Uitspraak Nº 200.236.629_01. Gerechtshof 's-Hertogenbosch, 2020-12-17

ECLIECLI:NL:GHSHE:2020:3920
Docket Number200.236.629_01
Date17 Diciembre 2020
CourtGerechtshof 's-Hertogenbosch (Nederland)

GERECHTSHOF 's-HERTOGENBOSCH

Team familie- en jeugdrecht

Uitspraak: 17 december 2020

Zaaknummer: 200.236.629/01

Zaaknummer eerste aanleg: C/02/299946 FA RK 15-3534

in de zaak in hoger beroep van:

[de vader] ,

wonende te [woonplaats] ,

appellant,

hierna te noemen: de vader,

advocaat: mr. E.E. Sprenkeling,

tegen

[de moeder] ,

wonende te [woonplaats] ,

verweerster,

hierna te noemen: de moeder,

advocaat: mr. N.A. Boelhouwer.

In zijn hoedanigheid als omschreven in artikel 810 van het Wetboek van Burgerlijke Rechtsvordering is in de procedure gekend:

de Raad voor de Kinderbescherming,

regio Zuidwest Nederland, locatie [locatie] ,

hierna te noemen: de raad.

Deze zaak betreft de minderjarige:

- [minderjarige] (hierna te noemen: [minderjarige] ), geboren op [geboortedatum] 2008 te [geboorteplaats] .

| Opdracht 1 |
Neem het deel van de uitspraak van het gerechtshof dat loopt van "advocaat: mr. N.A." tot en met "te [geboorteplaats] ." letterlijk over.
| Opdracht 2 |
Schrijf de uitspraak van het gerechtshof verder, te beginnen na de laatste zin die er staat.

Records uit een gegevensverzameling
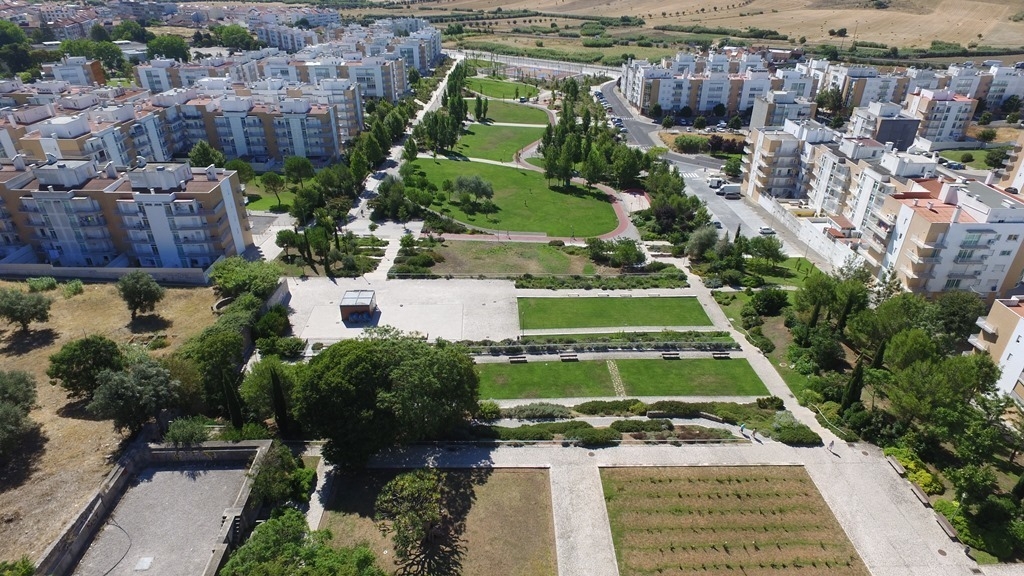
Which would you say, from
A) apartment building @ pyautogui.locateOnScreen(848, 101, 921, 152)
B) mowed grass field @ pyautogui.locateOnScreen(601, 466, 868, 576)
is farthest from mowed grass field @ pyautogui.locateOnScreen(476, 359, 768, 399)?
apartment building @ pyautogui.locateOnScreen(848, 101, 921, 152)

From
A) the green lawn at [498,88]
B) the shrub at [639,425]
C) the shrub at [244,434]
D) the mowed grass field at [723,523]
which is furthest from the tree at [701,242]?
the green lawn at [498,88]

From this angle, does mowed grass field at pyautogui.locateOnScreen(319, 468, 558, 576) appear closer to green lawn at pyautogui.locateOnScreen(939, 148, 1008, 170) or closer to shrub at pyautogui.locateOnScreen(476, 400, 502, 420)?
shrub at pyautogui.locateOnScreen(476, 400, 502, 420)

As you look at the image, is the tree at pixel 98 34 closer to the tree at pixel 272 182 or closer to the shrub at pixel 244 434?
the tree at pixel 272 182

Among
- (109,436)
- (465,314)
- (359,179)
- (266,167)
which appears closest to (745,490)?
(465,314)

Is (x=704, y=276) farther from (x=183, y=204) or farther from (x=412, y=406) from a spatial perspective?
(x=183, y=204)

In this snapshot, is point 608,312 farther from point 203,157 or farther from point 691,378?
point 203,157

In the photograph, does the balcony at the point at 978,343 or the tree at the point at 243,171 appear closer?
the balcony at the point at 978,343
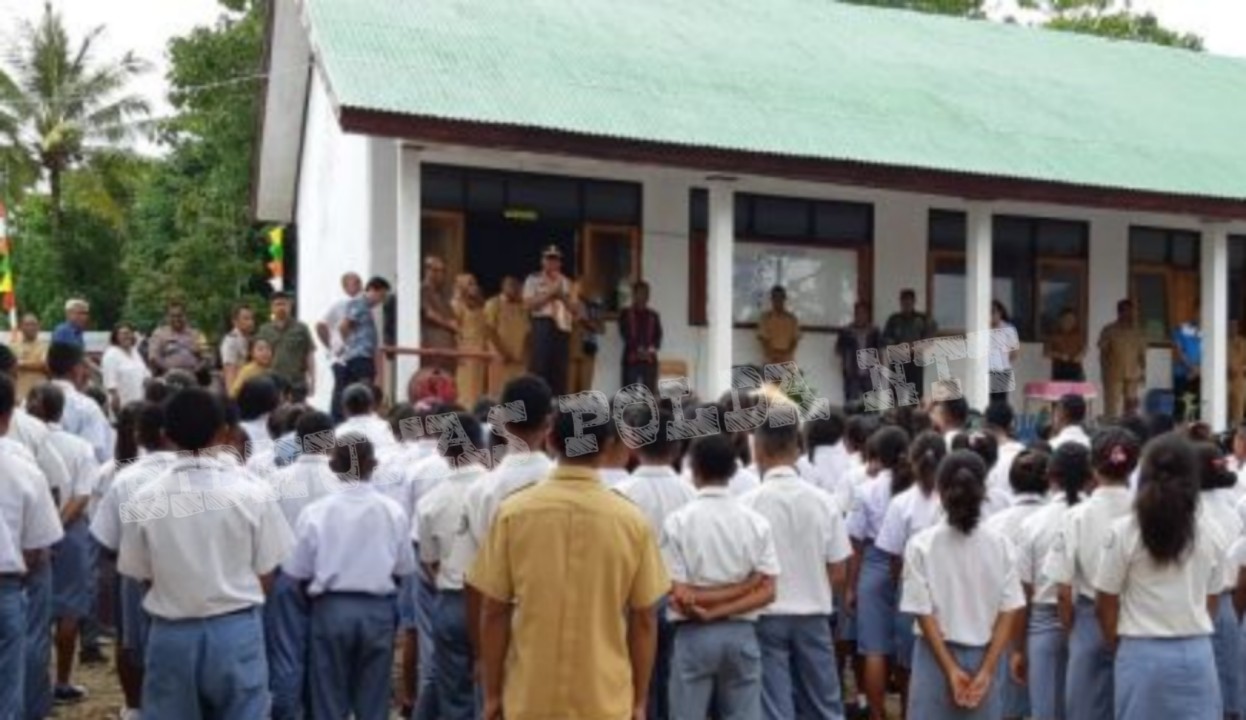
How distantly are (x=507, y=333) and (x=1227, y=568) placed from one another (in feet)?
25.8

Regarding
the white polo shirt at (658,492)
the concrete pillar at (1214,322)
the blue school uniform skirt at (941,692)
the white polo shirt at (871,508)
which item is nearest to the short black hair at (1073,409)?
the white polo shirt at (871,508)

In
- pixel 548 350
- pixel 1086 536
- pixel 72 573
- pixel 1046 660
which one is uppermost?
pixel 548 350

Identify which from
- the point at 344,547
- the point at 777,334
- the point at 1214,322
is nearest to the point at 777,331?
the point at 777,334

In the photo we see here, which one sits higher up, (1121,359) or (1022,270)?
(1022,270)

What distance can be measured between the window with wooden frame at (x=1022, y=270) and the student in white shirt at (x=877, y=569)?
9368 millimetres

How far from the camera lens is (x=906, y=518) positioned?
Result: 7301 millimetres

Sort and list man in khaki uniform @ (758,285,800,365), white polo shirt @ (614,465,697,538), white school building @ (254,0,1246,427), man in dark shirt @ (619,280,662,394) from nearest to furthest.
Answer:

| Antwoord 1 |
advocaat: mr. N.A. Boelhouwer.

In zijn hoedanigheid als omschreven in artikel 810 van het Wetboek van Burgerlijke Rechtsvordering is in de procedure gekend:

de Raad voor de Kinderbescherming,

regio Zuidwest Nederland, locatie [locatie] ,

hierna te noemen: de raad.

Deze zaak betreft de minderjarige:

- [minderjarige] (hierna te noemen: [minderjarige] ), geboren op [geboortedatum] 2008 te [geboorteplaats] .

| Antwoord 2 |
9 De beschikking van 10 oktober 2019

Bij die beschikking heeft het hof bepaald dat de vader en [minderjarige] , tot hierop door het hof nader is beslist, voorlopig gerechtigd zijn tot contact met elkaar gedurende eenmaal per drie weken van vrijdagmiddag na school tot zondag 11.00 uur.

Bij die beschikking heeft het hof voorts de raad verzocht om aan het hof een nader rapport en advies uit te brengen omtrent het verloop van voornoemde voorlopige regeling tussen de vader en [minderjarige] en het hof nader te adviseren omtrent een definitieve regeling.

Het hof heeft iedere verdere beslissing omtrent de definitieve regeling inzake de verdeling van de zorg- en opvoedingstaken tussen de vader en [minderjarige] aangehouden tot 10 juli 2020 pro forma.

10. Het verdere verloop van het geding in hoger beroep

10.1.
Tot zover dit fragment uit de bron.